Pourquoi les robots doivent avoir le sens de l’humour
Le sens de l’humour est propre à l’humain. Réussir à doter une intelligence artificielle (IA) du sens de l’humour et l’implémenter dans un humanoïde nous rapprocherait du but ultime pour les chercheurs en la matière, à savoir créer un robot le plus proche possible de l’humain.
Et puis, le sens de l’humour requiert de comprendre les nuances de langage, de maîtriser le second degré, l’ironie, de renchérir sur le même ton. Le challenge est grand pour les chercheurs en IA. La course au sens de l’humour est en marche.
Pourquoi c’est si dur de donner le sens de l’humour à une IA
Cela n’a l’air de rien, mais doter une machine du sens de l’humour requiert d’abord de comprendre nos propres mécanismes cognitifs. Or, l’humour n’est pas perçu de la même manière selon les cultures, selon les personnalités de chacun, les expériences passées…
L’humour nécessite pour l’homme des capacités cognitives complexes mêlant empathie, conscience d’une situation et maîtrises des nuances du langage.

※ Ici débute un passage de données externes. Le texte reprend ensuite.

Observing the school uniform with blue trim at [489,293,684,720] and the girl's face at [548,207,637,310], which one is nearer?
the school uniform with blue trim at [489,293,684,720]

Quelle situation est propice à l’humour, quel type de blague ou de discours fera rire votre interlocuteur ? N’avez-vous pas remarqué que votre sens de l’humour est différent selon la personne qui se trouve en face de vous, que vous adaptez votre discours au contexte, mais aussi à la personnalité de votre interlocuteur ?

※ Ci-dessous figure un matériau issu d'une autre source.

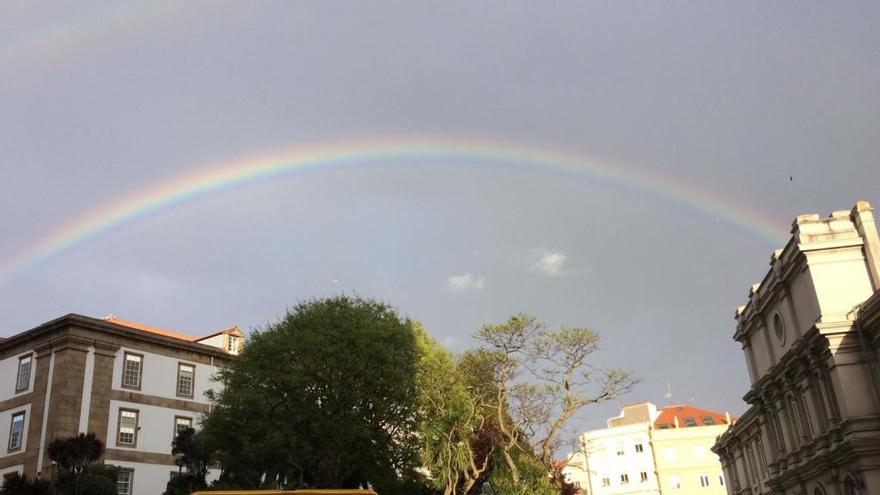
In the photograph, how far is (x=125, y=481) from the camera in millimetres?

IA et sens de l’humour, où en sommes-nous ?
Pour l’instant, les IA imitent le comportement humain. Elles sont effectivement capables d’apprendre d’elles-mêmes et de leurs expériences passées, mais elles ne font qu’assurer un résultat dans une situation donnée, sans passer par les mécanismes cognitifs d’empathie, de conscience de soi et des autres.

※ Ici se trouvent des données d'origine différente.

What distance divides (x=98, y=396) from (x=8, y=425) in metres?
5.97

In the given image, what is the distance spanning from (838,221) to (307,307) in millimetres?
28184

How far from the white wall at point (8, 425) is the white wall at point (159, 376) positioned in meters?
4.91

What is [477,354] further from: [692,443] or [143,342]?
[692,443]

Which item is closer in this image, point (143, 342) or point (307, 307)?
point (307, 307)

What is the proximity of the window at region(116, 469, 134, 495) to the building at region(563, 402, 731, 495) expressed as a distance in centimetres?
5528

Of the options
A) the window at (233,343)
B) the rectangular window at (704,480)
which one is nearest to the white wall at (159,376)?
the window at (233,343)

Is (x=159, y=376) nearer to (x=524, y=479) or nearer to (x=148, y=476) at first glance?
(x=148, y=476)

Les IA sont donc limitées dans leurs variantes humoristiques. Il existe des générateurs de blagues par exemple le programme de Sous-Entendu par Transfert Substantif (DEviaNT). Ce nom peu sexy cache un logiciel capable de générer des blagues élémentaires sur le mode “un tel entre dans un bar” ou “ta mère”. Pas de finesse, pas de nuances, donc, juste une série d’algorithmes ultra cadrés.
Pepper ou Emiew génèrent également des blagues standardisées. Ils sont par ailleurs drôles par leur mimique, leur façon de bouger et d’imiter l’humain. Ils peuvent changer le timbre de leur voix, le rythme, imiter avec brio les personnes qui se trouvent en face d’eux. C’est un comique de situation et non de langage.
Une intelligence artificielle sera dotée d’un sens de l’humour hors du commun lorsqu’elle aura appris toutes les nuances de langage existantes, mais aussi et surtout lorsqu’elle comprendra pourquoi son interlocuteur rit ou réagit de telle ou telle manière. En fait, lorsqu’elle comprendra réellement les émotions.
Mais une IA qui comprend profondément nos émotions – et s’y adapte – ne sera-t-elle pas elle-même capable d’émotions ? Là, c’est un autre débat.